• Study text:

+ + + +

This comment has been deemed insightful by the community.
That One Guy (profile) says:

'Our evidence is rock solid! No you can't see it, it's ours.'

Rather than defend ShotSpotter’s technology and its employees’ actions in a Frye hearing, the prosecutors withdrew all ShotSpotter evidence against Williams.

The most ‘generous’ interpretation I can think of is that they consider the tech so valuable that they are willing to let a(n accused) murderer walk rather than let it be examined in court, where the super-duper complex technology of ‘record sound, match sound to action’ could be seen by criminals and they could… stop shooting people?

Yeah, they got caught red-handed fabricating evidence here and bolted the second they might lose their favorite murder justification tool by having it shown in court that it’s not even remotely accurate or trustworthy, every single case that involves ShotSpotter as even a piece of the evidence should be challenged from here on out as they’ve made clear they’ll drop anything from it rather than let it be examined.

This comment has been deemed insightful by the community.
sumgai (profile) says:

Re: 'Our evidence is rock solid! No you can't see it, it's ours.

Whereas if I were ShotSpotter….

I’d be demanding that my technology be admitted into evidence so that I could prove it was human intervention that was at fault, not my technology. After all, I want to make sales to other cop outfits, and withdrawals of this sort only harm my sales potential.

Either that, or I’d be serving up a heaping spoonful of lawsuits for "willful tortious interference with my business model".

+ + + +

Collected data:
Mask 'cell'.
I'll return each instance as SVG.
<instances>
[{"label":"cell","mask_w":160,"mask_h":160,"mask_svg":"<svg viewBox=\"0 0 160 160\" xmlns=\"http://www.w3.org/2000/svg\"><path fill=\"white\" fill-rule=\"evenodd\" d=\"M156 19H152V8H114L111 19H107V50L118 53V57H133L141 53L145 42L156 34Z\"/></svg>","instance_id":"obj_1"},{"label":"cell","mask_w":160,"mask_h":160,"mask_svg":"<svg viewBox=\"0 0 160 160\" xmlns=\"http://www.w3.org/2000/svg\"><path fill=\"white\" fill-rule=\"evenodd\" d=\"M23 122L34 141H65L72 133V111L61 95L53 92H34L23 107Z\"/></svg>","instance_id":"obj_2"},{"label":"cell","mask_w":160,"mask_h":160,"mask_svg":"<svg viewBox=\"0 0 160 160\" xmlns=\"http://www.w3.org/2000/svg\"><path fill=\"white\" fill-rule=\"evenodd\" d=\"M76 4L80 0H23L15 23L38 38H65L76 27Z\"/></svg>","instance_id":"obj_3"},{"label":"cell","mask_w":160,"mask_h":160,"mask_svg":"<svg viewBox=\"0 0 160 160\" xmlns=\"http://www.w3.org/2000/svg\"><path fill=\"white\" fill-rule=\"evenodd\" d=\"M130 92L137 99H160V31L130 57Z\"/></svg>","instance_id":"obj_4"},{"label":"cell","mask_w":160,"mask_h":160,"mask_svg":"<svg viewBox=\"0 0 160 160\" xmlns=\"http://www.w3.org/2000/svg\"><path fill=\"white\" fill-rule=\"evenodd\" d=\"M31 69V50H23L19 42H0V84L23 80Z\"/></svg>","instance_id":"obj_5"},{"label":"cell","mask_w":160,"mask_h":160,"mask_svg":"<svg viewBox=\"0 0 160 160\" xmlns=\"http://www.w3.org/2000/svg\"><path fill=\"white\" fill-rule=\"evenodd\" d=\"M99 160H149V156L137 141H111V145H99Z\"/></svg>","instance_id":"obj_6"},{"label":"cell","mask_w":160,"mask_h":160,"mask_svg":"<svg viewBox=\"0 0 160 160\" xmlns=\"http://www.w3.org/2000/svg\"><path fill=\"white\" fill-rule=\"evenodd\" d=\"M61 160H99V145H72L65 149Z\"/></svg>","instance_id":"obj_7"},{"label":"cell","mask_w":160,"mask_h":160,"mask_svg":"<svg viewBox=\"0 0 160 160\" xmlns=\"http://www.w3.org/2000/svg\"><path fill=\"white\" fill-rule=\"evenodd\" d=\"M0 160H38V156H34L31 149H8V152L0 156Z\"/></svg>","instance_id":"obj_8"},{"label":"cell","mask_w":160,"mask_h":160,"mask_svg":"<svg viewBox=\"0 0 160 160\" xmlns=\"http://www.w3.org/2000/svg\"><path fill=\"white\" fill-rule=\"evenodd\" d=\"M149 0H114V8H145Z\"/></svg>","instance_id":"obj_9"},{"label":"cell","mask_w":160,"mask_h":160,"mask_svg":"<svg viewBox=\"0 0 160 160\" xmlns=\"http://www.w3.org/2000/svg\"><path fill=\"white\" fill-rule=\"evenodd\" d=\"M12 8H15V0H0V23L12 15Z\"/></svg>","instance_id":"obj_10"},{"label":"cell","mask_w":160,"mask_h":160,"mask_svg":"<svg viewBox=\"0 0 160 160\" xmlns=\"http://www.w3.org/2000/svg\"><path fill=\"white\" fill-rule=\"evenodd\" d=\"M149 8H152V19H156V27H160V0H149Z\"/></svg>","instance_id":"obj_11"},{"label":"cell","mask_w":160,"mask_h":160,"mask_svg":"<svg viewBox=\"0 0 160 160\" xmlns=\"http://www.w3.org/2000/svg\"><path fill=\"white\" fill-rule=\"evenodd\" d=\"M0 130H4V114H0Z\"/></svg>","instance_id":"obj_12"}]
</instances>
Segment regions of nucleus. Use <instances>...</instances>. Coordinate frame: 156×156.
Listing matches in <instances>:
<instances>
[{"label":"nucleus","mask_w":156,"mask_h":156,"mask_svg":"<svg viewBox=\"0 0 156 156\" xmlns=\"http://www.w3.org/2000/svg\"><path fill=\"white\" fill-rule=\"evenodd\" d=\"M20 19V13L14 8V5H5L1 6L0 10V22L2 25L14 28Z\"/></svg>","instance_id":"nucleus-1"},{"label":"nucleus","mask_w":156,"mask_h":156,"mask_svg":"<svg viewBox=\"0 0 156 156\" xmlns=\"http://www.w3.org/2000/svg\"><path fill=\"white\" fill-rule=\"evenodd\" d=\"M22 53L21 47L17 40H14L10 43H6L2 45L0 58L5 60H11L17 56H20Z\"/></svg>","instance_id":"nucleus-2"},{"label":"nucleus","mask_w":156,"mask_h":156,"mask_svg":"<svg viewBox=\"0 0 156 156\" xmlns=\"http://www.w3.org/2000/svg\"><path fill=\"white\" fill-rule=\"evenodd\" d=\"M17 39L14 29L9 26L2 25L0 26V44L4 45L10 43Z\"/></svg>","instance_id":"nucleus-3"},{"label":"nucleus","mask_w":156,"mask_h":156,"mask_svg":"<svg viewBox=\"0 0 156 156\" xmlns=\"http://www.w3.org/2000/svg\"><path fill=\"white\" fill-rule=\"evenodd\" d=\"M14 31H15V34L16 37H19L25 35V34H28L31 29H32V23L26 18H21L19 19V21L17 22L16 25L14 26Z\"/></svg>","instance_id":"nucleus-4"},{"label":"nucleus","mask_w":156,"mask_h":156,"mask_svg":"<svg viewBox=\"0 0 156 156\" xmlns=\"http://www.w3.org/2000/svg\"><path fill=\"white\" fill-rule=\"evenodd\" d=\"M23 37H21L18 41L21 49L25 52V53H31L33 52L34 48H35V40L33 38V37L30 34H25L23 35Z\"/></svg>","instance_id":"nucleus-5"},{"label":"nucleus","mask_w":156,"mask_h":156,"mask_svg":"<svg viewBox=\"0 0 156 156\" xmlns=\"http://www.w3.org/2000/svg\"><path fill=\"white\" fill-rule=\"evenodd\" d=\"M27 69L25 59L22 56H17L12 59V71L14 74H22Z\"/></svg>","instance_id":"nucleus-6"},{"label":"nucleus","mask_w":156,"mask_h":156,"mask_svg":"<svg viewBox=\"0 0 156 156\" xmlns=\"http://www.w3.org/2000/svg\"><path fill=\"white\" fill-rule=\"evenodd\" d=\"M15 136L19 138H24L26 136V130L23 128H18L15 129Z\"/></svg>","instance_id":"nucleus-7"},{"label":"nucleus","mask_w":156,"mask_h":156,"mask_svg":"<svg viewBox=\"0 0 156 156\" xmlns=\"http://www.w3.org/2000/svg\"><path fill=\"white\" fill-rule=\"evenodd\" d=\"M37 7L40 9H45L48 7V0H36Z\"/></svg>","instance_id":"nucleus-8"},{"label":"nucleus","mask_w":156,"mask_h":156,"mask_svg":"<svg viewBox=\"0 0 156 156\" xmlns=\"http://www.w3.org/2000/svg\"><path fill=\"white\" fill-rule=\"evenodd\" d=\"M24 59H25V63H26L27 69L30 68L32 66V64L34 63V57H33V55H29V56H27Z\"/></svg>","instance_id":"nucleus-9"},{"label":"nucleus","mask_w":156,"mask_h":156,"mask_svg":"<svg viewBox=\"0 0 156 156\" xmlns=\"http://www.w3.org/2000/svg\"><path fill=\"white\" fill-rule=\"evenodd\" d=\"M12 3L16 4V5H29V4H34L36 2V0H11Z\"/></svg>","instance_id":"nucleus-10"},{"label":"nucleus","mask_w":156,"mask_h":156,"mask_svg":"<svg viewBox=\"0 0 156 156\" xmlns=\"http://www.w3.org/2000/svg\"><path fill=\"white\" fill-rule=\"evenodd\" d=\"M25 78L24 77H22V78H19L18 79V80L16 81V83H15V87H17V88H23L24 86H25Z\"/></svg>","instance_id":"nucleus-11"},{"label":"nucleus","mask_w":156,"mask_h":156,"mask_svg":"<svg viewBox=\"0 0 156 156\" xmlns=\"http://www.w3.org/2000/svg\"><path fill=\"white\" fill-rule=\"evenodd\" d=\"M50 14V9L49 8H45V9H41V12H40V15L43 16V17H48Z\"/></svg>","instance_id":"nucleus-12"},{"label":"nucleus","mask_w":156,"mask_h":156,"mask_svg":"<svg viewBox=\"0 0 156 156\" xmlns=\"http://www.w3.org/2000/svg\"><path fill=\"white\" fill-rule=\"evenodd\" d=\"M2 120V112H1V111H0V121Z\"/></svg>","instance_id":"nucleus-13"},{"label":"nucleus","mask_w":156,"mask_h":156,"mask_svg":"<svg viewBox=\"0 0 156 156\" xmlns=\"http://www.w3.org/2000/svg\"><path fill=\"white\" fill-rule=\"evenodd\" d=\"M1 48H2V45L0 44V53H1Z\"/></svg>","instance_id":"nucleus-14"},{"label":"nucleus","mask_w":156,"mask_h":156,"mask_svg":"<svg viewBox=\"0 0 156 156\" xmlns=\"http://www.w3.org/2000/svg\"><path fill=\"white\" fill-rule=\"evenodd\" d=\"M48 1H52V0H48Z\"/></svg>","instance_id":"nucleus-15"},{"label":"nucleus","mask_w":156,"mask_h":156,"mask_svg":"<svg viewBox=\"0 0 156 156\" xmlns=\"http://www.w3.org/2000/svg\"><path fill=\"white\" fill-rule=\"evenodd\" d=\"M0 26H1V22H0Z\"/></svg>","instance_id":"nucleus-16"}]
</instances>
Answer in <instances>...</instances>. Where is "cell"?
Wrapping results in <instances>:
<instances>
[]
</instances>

+ + + +

• Work request 1: Summarize the ShotSpotter comments in two sentences.
• Work request 2: In the ShotSpotter comments, change "red-handed" to "in the act" in the part that opens with the words "Yeah, they got" and closes with "I were ShotSpotter….", and write out that part with the change made.
The items have no connection to the ShotSpotter comments.

• Worked solution 1: One commenter notes that prosecutors withdrew all ShotSpotter evidence against Williams rather than defend the technology and its employees' actions in a Frye hearing, and argues that every case involving ShotSpotter evidence should now be challenged. A second commenter says that, in ShotSpotter's place, they would demand the technology be admitted into evidence to prove human intervention was at fault, or would file lawsuits for "willful tortious interference with my business model".

• Worked solution 2:
Yeah, they got caught in the act fabricating evidence here and bolted the second they might lose their favorite murder justification tool by having it shown in court that it’s not even remotely accurate or trustworthy, every single case that involves ShotSpotter as even a piece of the evidence should be challenged from here on out as they’ve made clear they’ll drop anything from it rather than let it be examined.

This comment has been deemed insightful by the community.
sumgai (profile) says:

Re: 'Our evidence is rock solid! No you can't see it, it's ours.

Whereas if I were ShotSpotter….